An official of the People’s Bank of China (PBOC) stated that China’s central bank digital currency (CBDC) would act as a backup for major players in the mobile payment sector like Alibaba’s Alipay and Tencent’s WeChat Pay.
Digital Yuan to Ensure Financial Stability
According to the South China Morning Post on Friday (Mar 26, 2021), Mu Changchun, PBOC’s director-general of the digital currency institute, said an important objective of the digital yuan is to provide financial stability in case Alipay and WeChat Pay experience a problem.
During an online panel discussion organized by the Bank of International Settlements (BIS) on March 25, Changchun noted the duopoly held by Alipay and WeChat Pay, with both platforms controlling 98 percent of China’s digital payment market. However, the PBOC official expressed concerns about such vast control, stating that if the platforms encountered any issues, it could pose a risk to the country’s financial system.

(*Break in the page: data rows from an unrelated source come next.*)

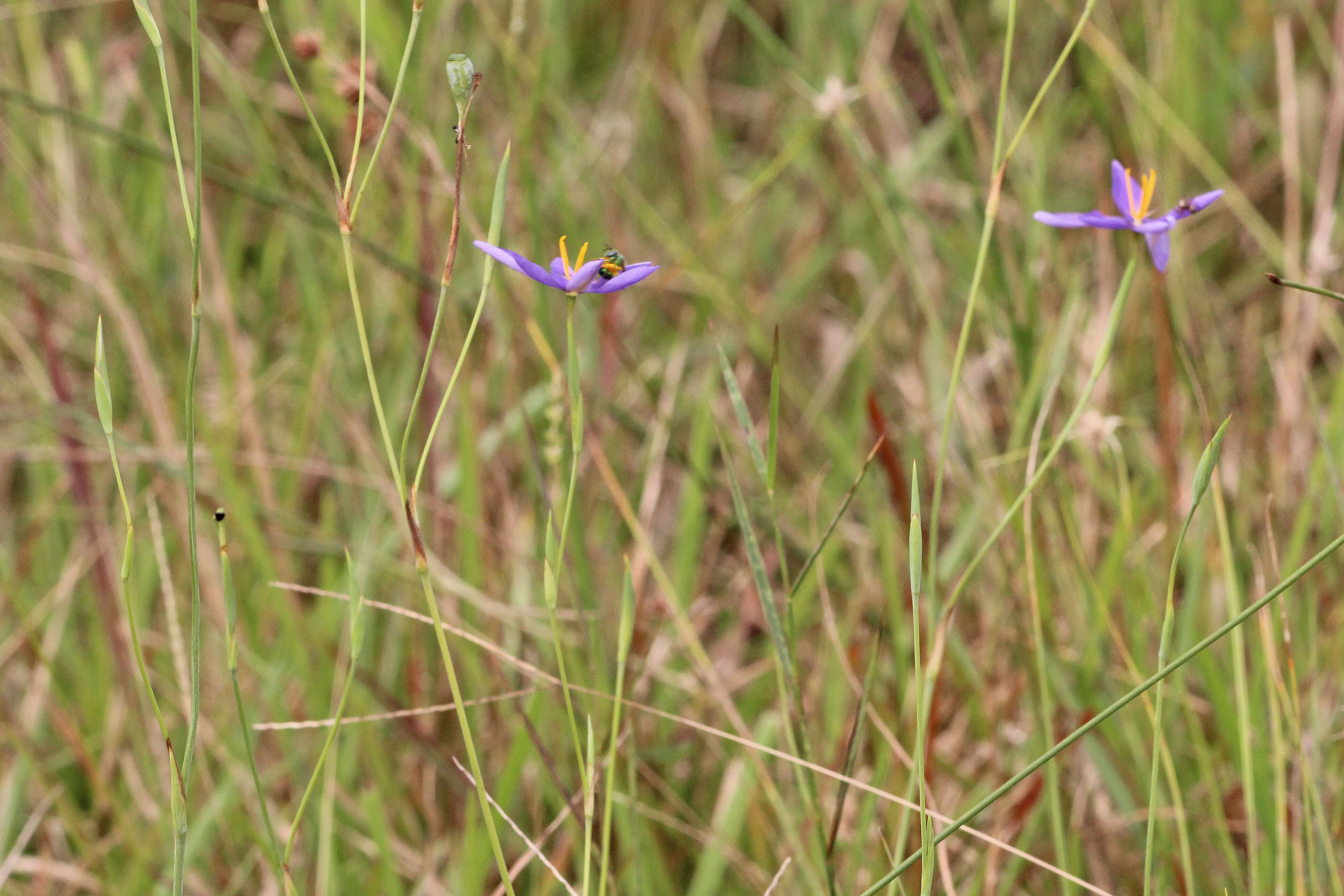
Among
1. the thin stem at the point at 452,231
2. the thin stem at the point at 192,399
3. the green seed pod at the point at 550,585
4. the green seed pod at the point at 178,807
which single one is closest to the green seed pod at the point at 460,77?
the thin stem at the point at 452,231

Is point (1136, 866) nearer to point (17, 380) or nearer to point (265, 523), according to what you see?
point (265, 523)

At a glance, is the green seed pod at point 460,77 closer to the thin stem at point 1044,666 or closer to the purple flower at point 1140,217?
the purple flower at point 1140,217

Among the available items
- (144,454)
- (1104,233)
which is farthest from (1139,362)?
(144,454)

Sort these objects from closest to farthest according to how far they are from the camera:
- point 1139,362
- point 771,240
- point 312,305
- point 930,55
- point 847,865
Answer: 1. point 847,865
2. point 930,55
3. point 312,305
4. point 1139,362
5. point 771,240

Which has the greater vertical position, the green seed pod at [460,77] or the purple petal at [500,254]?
the green seed pod at [460,77]

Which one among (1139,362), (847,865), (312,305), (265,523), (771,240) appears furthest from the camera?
(771,240)

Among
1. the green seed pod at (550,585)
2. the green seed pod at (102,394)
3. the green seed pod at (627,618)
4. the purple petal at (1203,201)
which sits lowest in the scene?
the green seed pod at (627,618)

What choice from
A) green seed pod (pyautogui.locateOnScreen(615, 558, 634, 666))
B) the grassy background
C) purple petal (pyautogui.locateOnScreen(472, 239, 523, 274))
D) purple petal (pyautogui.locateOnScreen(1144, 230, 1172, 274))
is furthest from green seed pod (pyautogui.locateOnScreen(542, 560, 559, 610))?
purple petal (pyautogui.locateOnScreen(1144, 230, 1172, 274))
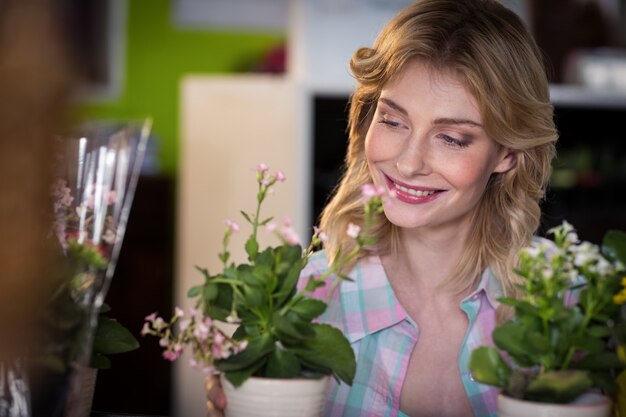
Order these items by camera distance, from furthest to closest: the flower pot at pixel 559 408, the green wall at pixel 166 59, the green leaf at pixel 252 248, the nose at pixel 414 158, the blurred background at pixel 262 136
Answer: the green wall at pixel 166 59
the blurred background at pixel 262 136
the nose at pixel 414 158
the green leaf at pixel 252 248
the flower pot at pixel 559 408

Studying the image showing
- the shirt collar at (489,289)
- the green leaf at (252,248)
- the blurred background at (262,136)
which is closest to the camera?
the green leaf at (252,248)

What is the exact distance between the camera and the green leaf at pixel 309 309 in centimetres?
106

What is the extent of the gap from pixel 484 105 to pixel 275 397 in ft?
2.24

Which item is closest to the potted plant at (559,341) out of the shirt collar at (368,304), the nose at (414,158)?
the nose at (414,158)

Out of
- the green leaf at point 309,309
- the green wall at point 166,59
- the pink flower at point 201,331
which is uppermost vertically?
the green wall at point 166,59

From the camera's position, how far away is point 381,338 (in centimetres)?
159

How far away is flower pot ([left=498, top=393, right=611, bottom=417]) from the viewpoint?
0.99 metres

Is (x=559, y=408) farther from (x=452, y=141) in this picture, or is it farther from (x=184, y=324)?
(x=452, y=141)

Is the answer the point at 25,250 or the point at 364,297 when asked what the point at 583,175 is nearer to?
the point at 364,297

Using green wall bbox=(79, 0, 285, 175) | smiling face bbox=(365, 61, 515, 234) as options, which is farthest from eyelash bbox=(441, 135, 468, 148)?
green wall bbox=(79, 0, 285, 175)

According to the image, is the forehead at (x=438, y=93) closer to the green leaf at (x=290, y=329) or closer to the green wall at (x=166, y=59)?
the green leaf at (x=290, y=329)

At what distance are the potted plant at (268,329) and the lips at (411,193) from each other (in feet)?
1.53

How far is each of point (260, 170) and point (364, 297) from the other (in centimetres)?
57

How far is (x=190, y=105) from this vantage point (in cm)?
385
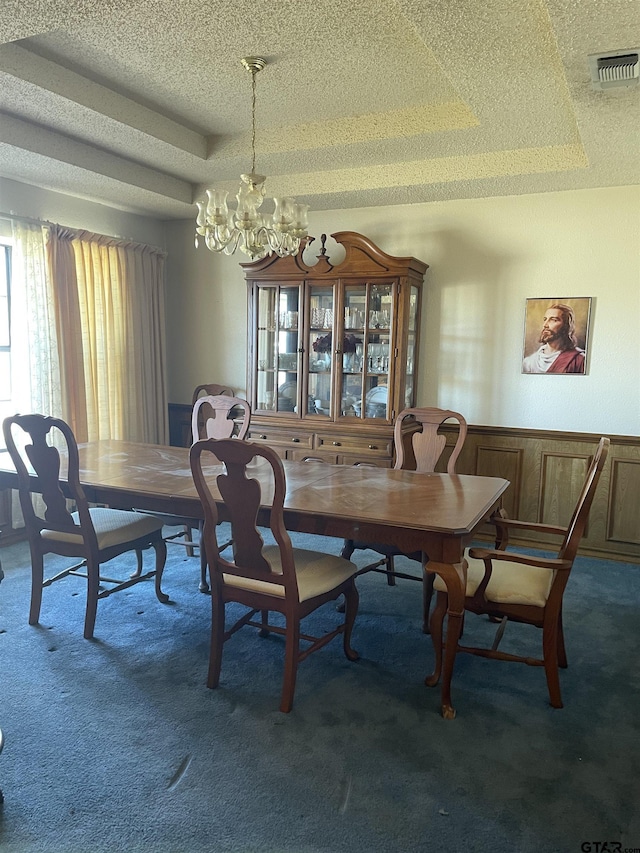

“If something happens to them, financially or technically, that would definitely bring a negative impact to the financial stability of China. In order to provide a backup for the retail payment system, the central bank has to step up and provide a central bank digital currency service.”
Changchun’s latest comments come on the heels of the government’s efforts to combat monopolistic practices in China’s mobile payment industry. Earlier in March, Tencent was among some of the major tech companies fined for failing to disclose their acquisitions. In 2020, Chinese regulators halted Ant Group’s shares from listing on Shanghai and Hong Kong exchanges.
Also, there were speculations back in August 2020 that China’s upcoming digital yuan could reportedly water down Alipay and WeChat Pay’s duopoly. However, Changchun later in October, said that the CBDC project would work with both mobile payment platforms, rather than compete with them.
China Calls for Synchronisation of Global CBDCs
Changchun also spoke on CBDC projects by other central banks, stating that apex banks globally should encourage interoperability. According to the PBOC executive,
“Central bank digital currency supplied by one central bank should not impede another central bank’s ability to carry out its mandate for monetary and financial stability.”
Changchun added that information sharing and fund flow should be coordinated in a way that would enable regulators to effectively monitor transactions and ensure compliance.
As reported in back in December 2020, the Hong Kong Monetary Authority (HKMA) and the PBOC were preparing to test China’s digital yuan for cross-border payment. Earlier in February 2021, the PBOC partnered with central banks in Thailand, United Arab Emirates, and Hong Kong to explore cross-border payments for CBDCs.